In the fall of 2005, Marquez launched The Perfect Occasion, an event planning service that caters to small and medium-sized companies and nonprofit organizations. The mission statement of The Perfect Occasion promises a comprehensive approach to event management with an emphasis on excellence.

“As an event planner, I help clients clarify their event objectives and budget,” Marquez said. “My job is to create an event tailored to the client’s needs by carefully planning and executing each detail.”

Marquez credited her time at DCTC as crucial to her success. She noted that Lee, who has more than 30 years of event management experience, got her on the right track immediately, ensuring that she didn’t waste time “reinventing the wheel.”

“The Meeting and Event Management program fills you in on what’s going on now,”said Marquez. “You also gain access to invaluable resources. I didn’t like networking at first, but now I love it. I’ve gotten very good at connecting people with just the right person. The program also teaches you things you didn’t know you didn’t know.”

As for newcomers to her industry, Marquez recommends that they take all the relevant courses and land an internship. “Finding success means doing your homework,” she said. “Read industry publications, join a professional event planning organization, obtain a mentor and network. You must become a lifelong learner.”

Marquez keeps busy when she’s not planning events for clients. She volunteers for an ESL class, chairs the Learning Services Committee of the Dakota County Regional Chamber of Commerce and serves on the DCTC Tourism and Hospitality Advisory Group. She is also a member of Meeting Professionals International, or MPI, an association for professionals in her industry.

“Starting my own event planning service has been a journey,” Marquez said, “one that I’m really enjoying. It goes to show that you’re never too old to change careers.”

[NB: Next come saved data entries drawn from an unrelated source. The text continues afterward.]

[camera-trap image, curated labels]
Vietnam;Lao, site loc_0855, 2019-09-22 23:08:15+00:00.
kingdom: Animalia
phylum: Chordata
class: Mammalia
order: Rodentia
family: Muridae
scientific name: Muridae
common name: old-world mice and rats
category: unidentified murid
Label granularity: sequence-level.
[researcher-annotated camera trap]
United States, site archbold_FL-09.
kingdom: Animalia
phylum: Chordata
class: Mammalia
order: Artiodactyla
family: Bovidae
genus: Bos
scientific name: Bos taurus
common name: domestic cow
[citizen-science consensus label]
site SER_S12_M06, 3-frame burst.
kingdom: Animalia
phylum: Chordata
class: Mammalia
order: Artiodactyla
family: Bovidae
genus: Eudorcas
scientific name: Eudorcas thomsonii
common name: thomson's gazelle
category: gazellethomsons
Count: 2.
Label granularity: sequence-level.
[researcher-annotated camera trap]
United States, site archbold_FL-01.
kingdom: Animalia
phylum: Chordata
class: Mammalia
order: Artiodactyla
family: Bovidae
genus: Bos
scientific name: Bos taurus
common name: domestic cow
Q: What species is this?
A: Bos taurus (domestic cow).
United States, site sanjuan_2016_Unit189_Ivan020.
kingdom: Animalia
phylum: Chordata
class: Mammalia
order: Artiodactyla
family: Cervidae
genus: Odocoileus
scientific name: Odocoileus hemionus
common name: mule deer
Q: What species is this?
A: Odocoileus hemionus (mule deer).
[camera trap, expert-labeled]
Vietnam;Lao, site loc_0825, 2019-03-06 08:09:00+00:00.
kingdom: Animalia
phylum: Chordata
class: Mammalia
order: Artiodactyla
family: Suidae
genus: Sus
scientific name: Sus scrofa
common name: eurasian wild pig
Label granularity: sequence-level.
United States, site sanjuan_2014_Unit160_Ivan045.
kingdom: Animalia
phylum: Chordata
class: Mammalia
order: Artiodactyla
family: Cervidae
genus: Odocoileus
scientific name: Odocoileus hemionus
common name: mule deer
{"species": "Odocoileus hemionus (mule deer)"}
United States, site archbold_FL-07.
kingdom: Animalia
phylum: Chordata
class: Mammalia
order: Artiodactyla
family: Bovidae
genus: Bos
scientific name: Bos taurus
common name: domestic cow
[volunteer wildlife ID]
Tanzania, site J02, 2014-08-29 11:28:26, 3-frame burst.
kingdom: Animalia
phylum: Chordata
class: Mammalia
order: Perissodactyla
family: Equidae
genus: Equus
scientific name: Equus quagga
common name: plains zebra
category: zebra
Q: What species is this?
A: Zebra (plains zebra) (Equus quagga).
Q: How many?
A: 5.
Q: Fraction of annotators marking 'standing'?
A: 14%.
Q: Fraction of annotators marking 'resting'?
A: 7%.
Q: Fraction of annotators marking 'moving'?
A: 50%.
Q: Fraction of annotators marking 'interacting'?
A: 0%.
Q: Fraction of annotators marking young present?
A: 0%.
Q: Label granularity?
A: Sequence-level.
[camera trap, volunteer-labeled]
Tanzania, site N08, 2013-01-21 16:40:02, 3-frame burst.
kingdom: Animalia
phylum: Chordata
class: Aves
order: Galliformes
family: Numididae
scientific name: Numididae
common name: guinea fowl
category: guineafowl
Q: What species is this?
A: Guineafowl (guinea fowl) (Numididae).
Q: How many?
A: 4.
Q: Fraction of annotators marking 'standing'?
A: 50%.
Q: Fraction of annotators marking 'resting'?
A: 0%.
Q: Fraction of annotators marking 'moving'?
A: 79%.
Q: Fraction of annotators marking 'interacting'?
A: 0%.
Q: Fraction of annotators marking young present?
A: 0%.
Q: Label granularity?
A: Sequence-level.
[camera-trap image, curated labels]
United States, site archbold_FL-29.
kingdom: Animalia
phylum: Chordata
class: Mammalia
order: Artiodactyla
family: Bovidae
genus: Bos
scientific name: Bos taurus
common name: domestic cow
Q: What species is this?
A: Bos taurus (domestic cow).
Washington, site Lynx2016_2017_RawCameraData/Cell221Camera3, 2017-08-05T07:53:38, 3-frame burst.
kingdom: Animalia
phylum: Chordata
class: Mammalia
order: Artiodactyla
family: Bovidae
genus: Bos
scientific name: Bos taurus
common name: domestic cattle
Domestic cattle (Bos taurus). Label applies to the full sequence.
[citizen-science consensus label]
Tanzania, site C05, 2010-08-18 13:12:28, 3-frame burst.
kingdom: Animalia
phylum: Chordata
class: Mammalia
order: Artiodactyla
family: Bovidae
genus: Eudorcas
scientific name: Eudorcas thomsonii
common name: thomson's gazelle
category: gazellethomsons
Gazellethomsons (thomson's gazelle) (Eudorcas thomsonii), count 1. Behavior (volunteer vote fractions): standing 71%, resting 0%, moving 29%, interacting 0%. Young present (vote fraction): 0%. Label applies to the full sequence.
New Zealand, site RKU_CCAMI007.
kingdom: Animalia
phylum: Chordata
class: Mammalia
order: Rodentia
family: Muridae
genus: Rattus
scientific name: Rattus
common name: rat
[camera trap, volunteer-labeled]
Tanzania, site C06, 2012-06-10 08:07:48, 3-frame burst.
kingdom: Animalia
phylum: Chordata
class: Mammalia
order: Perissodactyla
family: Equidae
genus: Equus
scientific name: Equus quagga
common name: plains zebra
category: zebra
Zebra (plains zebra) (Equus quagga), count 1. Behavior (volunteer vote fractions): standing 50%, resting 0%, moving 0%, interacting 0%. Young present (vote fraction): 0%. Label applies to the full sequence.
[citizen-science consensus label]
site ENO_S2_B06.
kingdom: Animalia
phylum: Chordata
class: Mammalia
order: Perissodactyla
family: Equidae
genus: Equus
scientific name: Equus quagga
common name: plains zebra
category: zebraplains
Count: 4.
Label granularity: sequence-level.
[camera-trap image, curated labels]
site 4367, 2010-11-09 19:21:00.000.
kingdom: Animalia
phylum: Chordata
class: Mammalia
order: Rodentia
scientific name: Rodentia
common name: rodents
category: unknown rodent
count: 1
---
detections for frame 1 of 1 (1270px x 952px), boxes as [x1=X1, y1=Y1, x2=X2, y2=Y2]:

The Meeting, Event and Tourism Management program prepares students to enter a truly exciting industry. Individuals already employed as meeting planners or in tourism, hotel, and convention service positions will expand their career opportunities with the program’s comprehensive curriculum.

The program serves as the missing ingredient for individuals who want to offer premier services and guest satisfaction to many different types of customers in a variety of industry businesses:

  • convention and visitor bureaus
  • travel agencies
  • meeting, conference and event management businesses
  • marketing and public relations firms
  • for-profit and nonprofit corporations
  • golf and country clubs
  • zoos
  • resorts
  • guest-centered attractions that offer food, lodging, or convention and meeting spaces

According to the Bureau of Labor Statistics, employment for meeting and convention planners is expected to grow 20 percent through 2016, which is faster than the national average. Job openings will result from employment growth and the need to replace workers who leave the workforce or transfer to other occupations. reports that a typical meeting/event planner working in the U.S. earns a median base salary of $51,205 a year.

In 2007, CNN/ ranked event planner eighth on the Web site’s list of “Top 20 Jobs” for “people who want more money, more upside and more control over where they’re going.”